Les touristes intéressés par la nuit ne seraient pas suffisamment informés sur les clubs, les «lieux incroyables et cachés, les légendes parisiennes qui pourraient leur faire découvrir des choses extraordinaires ». Seuls les Folies Bergères, le Moulin Rouge et le Crazy Horse tireraient leur épingle du jeu tant Paris leur est associé, comme le sont les grands monuments. Fort curieusement, ces « atouts à l’international » ont été considérés comme des handicaps occultant la diversité des nuits parisiennes… L’office du tourisme s’est défendu car il lui a été reproché de ne pas assez s’emparer du sujet, ce qui est aussi le cas des médias de la Ville. Le manque de brochures, supports pages web…apparaîtrait comme criant et ce qui existe est rarement traduit en langues étrangères. Pour promouvoir la nuit, des campagnes d’affichage, des « flyers », des banderoles et des oriflammes sont préconisés.
Un des représentants d’un incubateur de start-up dédiées à la promotion de la nuit a rapporté cette phrase emblématique qui résume bien les préoccupations de ceux qui assistaient aux discussions : « Ce qui manque dans la vie à paris c’est l’After » ajoutant « Il faut un travail d’ingénierie pour mettre en avant la nuit à Paris». Un autre a complété ces déclarations en affirmant « La nuit n’est pas un sous-produit des activités de jour ». A un moment, un participant a même suggéré d’assouplir la réglementation sur la vente d’alcool dans l’espace public afin de pouvoir en offrir sur les lieux où des événements sont organisés. Un autre a affirmé que la nuit parisienne ne devait pas être une suite de grands événements car cela tuait les petits bars (« Boire un verre de vin rouge au comptoir, ça c’est la France, n’en déplaise aux riverains qui se plaignent du manque de professionnalisme des petits établissements de quartier… »).
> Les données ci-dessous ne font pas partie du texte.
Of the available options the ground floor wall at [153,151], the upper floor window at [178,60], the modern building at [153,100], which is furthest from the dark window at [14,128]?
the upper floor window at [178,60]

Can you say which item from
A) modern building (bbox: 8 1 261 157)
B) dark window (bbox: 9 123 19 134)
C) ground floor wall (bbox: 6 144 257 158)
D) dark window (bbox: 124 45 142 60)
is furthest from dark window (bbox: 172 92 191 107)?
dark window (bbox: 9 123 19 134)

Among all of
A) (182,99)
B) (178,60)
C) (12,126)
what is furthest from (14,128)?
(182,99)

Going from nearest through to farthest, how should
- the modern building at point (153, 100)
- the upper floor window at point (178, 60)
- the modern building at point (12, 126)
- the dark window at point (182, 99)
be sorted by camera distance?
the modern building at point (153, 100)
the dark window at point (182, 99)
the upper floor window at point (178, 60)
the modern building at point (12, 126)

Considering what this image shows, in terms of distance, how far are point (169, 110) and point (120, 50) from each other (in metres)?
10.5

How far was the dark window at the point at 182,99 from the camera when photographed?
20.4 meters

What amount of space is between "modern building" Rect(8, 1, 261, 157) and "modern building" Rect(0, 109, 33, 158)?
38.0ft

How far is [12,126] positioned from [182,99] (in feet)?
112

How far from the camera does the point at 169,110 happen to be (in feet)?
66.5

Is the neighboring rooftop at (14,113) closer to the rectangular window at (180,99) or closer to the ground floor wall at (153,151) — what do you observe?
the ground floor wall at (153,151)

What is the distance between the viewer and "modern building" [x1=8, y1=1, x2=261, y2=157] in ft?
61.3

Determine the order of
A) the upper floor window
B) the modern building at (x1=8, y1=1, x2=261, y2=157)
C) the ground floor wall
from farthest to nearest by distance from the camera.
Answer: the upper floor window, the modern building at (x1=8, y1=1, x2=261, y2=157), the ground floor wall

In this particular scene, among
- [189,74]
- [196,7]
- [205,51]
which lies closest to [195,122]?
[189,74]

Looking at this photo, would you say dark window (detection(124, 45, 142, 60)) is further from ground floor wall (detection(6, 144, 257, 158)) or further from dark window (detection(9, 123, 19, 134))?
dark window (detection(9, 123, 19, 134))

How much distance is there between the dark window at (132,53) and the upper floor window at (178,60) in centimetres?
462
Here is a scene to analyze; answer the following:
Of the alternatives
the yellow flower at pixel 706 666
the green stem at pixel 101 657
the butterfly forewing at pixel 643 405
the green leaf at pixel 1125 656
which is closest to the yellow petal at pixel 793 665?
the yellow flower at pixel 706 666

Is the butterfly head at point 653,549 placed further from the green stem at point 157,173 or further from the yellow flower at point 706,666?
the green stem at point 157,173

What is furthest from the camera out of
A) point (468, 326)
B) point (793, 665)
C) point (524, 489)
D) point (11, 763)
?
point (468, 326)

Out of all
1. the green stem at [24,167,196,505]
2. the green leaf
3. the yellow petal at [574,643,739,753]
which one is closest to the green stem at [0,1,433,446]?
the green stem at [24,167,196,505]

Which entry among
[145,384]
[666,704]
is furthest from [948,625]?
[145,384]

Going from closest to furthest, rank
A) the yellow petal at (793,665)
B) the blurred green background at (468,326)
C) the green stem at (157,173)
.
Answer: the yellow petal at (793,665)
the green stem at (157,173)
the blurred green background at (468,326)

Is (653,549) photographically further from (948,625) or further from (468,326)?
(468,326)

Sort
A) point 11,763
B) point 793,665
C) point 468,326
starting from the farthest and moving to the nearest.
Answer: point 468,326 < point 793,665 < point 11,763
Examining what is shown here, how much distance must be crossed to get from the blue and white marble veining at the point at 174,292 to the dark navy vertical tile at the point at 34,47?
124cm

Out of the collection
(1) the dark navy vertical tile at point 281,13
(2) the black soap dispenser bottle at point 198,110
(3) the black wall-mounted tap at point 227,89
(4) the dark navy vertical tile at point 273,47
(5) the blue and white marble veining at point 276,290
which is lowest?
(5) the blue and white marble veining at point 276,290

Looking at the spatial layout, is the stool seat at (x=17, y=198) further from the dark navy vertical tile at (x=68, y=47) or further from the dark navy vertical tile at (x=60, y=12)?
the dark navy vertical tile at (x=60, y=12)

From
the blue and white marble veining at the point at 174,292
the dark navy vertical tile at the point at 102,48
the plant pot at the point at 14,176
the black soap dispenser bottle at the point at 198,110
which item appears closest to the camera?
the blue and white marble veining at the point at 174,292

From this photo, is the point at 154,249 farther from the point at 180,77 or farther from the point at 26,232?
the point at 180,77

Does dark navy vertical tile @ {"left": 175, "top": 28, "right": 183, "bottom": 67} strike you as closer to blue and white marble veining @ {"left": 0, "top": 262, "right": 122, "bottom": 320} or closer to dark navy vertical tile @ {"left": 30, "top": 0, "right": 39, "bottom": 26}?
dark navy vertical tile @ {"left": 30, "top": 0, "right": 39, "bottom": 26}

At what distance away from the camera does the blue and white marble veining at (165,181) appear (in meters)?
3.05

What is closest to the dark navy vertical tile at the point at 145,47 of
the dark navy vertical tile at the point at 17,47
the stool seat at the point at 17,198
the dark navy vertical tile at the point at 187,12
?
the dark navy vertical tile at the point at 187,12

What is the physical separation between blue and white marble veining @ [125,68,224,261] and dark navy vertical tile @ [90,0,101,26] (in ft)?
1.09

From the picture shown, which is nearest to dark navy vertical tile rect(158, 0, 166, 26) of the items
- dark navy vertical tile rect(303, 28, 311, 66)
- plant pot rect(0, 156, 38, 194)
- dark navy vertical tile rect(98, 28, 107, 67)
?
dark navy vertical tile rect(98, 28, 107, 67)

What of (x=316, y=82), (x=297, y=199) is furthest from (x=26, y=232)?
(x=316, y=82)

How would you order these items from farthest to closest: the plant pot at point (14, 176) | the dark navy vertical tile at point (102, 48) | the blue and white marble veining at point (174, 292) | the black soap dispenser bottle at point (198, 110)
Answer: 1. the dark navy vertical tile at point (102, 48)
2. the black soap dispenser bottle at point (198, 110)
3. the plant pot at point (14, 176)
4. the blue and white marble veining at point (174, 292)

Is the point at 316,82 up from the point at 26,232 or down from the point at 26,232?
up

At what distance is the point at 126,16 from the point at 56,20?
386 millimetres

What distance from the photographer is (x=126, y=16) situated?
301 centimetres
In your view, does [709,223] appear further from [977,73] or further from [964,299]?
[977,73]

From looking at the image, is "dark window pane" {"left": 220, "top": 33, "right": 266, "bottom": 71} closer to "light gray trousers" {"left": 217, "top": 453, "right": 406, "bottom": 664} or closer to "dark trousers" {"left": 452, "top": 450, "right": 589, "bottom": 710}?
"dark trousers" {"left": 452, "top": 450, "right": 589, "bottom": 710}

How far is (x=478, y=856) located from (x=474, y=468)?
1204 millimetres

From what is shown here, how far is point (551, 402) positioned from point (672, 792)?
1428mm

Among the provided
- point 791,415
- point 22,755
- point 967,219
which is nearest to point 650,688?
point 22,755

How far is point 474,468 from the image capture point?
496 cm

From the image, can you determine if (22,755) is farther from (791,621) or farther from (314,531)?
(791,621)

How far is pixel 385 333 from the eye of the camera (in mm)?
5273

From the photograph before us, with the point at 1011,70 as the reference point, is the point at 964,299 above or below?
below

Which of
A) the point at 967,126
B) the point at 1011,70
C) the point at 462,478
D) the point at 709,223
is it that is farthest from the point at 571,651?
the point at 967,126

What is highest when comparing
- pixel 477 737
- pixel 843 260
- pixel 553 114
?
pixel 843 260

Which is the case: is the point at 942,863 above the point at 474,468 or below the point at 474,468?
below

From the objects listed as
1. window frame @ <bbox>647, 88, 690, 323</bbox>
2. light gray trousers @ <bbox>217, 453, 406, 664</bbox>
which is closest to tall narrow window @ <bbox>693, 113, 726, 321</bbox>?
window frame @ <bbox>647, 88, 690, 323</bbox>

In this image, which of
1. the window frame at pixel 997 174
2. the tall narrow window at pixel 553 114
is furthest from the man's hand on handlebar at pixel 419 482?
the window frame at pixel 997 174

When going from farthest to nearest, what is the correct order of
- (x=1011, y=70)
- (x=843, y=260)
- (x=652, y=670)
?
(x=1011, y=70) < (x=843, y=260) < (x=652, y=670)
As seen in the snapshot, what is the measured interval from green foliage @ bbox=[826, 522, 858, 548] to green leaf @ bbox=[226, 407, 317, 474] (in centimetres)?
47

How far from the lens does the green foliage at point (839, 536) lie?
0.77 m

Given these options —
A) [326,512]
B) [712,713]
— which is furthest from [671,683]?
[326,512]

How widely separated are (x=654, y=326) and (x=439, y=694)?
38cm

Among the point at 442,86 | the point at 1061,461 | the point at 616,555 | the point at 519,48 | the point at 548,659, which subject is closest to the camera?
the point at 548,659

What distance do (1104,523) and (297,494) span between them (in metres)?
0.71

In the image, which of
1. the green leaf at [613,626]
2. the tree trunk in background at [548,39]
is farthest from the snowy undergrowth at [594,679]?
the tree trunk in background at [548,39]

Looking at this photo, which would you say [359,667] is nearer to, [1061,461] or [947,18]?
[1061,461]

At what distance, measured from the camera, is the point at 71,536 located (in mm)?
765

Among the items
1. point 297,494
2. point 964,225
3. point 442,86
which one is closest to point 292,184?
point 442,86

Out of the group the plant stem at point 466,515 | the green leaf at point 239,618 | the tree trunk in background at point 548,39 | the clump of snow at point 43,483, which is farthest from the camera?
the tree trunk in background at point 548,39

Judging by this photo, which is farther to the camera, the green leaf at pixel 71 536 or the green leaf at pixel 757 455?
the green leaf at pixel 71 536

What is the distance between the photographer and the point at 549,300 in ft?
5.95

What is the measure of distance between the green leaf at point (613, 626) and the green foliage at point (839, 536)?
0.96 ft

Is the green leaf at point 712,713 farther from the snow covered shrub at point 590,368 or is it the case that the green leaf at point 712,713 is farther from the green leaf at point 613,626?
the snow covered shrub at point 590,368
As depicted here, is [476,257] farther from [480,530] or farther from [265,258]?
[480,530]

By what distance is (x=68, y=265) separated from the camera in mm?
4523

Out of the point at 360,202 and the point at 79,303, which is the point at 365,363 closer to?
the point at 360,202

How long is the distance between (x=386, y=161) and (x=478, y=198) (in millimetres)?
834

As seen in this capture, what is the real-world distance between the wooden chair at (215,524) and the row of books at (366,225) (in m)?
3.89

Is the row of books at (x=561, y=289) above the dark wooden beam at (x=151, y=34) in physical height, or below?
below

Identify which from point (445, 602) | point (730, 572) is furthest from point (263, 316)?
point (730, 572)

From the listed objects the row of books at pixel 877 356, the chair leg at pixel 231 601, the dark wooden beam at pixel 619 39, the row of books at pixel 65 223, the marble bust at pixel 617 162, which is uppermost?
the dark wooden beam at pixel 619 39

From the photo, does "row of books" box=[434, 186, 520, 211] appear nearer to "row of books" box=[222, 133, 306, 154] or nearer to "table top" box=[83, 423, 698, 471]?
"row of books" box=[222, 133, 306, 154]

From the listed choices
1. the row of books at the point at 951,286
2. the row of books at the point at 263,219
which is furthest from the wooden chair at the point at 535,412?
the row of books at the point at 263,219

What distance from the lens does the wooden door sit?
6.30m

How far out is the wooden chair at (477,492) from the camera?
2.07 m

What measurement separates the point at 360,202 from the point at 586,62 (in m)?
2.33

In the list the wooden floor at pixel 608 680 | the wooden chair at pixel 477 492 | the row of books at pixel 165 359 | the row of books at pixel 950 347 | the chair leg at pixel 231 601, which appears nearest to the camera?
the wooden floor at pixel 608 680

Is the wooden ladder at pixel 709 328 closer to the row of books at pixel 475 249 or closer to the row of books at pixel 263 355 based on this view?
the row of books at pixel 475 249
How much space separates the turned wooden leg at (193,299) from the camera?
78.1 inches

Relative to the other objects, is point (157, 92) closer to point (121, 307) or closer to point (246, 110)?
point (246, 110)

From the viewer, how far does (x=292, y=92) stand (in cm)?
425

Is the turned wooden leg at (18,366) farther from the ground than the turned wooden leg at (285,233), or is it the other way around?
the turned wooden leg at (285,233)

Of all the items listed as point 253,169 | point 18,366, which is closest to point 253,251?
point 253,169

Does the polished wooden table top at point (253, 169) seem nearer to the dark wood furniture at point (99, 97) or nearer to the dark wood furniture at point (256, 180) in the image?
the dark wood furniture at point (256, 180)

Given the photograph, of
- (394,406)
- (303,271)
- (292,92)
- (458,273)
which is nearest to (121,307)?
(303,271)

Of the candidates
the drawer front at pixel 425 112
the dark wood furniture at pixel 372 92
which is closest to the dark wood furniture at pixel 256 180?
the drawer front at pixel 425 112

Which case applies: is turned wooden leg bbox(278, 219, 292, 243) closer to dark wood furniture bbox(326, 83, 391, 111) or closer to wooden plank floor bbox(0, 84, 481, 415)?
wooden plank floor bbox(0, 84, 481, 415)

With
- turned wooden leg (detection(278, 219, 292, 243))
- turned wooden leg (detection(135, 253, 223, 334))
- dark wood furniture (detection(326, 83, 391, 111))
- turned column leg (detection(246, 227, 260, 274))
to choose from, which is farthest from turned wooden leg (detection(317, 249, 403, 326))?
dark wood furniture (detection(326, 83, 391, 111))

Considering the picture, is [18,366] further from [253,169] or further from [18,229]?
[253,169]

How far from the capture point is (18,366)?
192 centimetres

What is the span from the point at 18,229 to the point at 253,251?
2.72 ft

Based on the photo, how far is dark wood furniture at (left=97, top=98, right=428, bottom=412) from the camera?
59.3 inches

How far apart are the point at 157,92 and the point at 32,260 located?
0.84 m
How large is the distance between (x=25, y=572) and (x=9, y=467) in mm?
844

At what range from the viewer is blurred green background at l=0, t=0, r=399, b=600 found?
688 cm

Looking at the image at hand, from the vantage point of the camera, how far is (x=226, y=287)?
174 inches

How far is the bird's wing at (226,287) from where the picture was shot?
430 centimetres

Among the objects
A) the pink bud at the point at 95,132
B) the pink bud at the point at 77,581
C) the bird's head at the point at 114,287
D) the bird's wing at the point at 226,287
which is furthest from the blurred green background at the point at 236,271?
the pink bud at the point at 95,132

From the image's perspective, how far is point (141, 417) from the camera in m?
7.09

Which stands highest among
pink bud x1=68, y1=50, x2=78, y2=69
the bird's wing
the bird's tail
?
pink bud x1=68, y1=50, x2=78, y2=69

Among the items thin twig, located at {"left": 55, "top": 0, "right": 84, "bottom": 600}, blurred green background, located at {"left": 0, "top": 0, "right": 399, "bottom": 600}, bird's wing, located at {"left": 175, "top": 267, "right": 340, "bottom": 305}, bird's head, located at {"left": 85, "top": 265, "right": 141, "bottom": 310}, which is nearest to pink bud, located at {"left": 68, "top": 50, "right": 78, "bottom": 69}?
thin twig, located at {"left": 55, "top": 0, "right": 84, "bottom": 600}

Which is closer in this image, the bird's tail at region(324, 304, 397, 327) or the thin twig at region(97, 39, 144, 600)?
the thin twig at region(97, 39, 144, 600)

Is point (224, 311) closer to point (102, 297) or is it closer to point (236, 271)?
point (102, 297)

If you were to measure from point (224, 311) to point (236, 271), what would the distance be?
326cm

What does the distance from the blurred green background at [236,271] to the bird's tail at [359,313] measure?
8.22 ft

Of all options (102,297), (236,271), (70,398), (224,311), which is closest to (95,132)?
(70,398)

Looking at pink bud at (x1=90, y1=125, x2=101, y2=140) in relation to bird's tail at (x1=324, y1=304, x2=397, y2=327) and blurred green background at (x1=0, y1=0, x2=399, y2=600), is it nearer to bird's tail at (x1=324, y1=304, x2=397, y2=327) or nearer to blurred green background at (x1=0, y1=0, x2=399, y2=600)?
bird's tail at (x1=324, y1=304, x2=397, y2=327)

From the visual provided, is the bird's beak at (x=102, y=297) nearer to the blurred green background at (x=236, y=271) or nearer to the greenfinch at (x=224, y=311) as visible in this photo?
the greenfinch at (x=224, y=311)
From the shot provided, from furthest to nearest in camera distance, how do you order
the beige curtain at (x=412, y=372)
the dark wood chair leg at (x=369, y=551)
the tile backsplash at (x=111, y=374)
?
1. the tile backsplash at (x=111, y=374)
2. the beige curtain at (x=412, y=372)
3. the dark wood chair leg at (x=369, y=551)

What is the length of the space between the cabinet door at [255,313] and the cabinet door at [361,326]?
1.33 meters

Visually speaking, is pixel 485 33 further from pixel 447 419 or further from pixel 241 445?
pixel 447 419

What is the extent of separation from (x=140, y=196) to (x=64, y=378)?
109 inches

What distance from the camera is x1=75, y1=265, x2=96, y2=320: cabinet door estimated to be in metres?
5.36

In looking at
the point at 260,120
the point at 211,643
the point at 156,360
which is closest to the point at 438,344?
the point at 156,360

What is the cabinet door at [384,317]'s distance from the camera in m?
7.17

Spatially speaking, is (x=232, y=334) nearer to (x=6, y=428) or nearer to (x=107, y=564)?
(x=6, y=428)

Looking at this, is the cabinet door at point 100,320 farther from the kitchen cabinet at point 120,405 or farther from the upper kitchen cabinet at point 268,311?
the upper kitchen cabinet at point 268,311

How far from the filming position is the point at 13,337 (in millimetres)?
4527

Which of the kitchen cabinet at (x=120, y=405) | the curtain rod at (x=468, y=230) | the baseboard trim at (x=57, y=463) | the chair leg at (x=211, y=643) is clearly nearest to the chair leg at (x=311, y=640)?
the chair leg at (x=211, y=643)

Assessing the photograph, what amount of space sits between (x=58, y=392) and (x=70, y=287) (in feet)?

Vivre Paris ! a rappelé, comme d’habitude, ne pas être contre la vie nocturne en soulignant toutefois que vouloir promouvoir la nuit à Paris n’était pas si nécessaire dès lors que Paris était la première destination touristique du monde. Il faut en fait que cette vie nocturne se passe dans des espaces dédiés qui ne gênent pas les habitants. Faut-il s’en étonner : dans cette réunion de spécialistes maîtrisant le franglais, seul Vivre Paris ! s’est fait le porte parole des préoccupations des habitants, notamment au sujet des ASB, les « anti social behaviours » (c’est ainsi qu’au Royaume Uni les autorités publiques désignent les comportements antisociaux liés aux conduites hyper alcoolisées) : nous avons ainsi montré à cet auditoire que, nous aussi, nous avions quelques connaissances d’anglais technique… D’autre part, s’il faut « faire converger et promouvoir les chartes et labels liés à la vie nocturne » (intitulé de l’une des actions proposées par la Mairie de Paris), il importe que ces homologations soient entourées du plus grand sérieux, ce qui n’est pas le cas aujourd’hui. Il est aussi indispensable que les gérants des établissements de nuit reçoivent une formation professionnelle ad hoc qui intègre le respect de la réglementation en vigueur. Nous avons enfin rappelé les ravages de l’alcoolisme, un sujet de santé publique qui ne devait pas être passé sous silence.
Frédéric Hocquard a conclu en saluant ces travaux et en affirmant qu’ils permettaient l’ouverture d’un espace dynamique qui conduisait à faire évoluer les politiques publiques.